What to do:
Pick every line with "States" from the material below.

Records for this task:

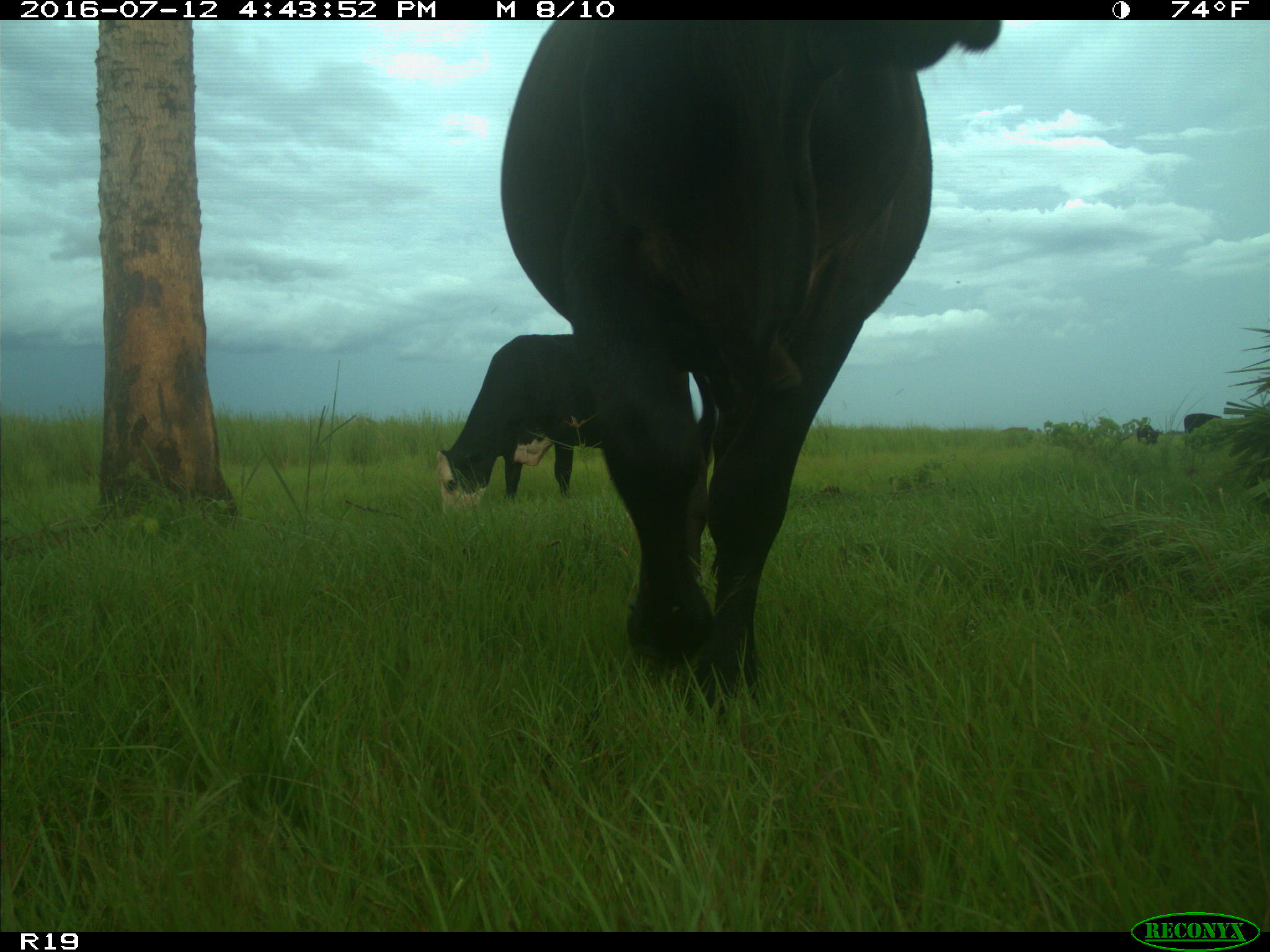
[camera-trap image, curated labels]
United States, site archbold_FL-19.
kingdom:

---

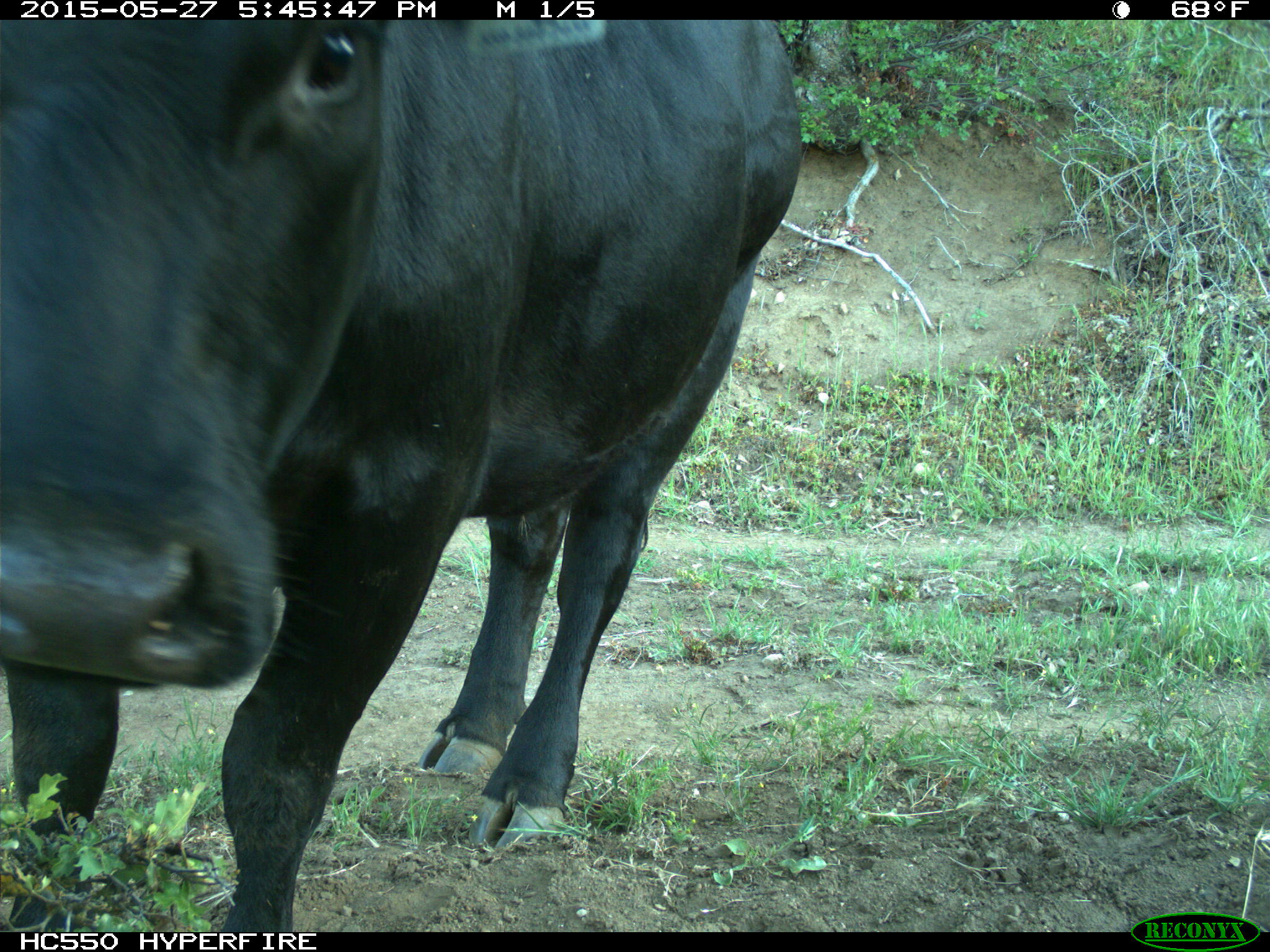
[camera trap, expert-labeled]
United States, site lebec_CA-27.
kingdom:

Expected output:
United States, site archbold_FL-19.
United States, site lebec_CA-27.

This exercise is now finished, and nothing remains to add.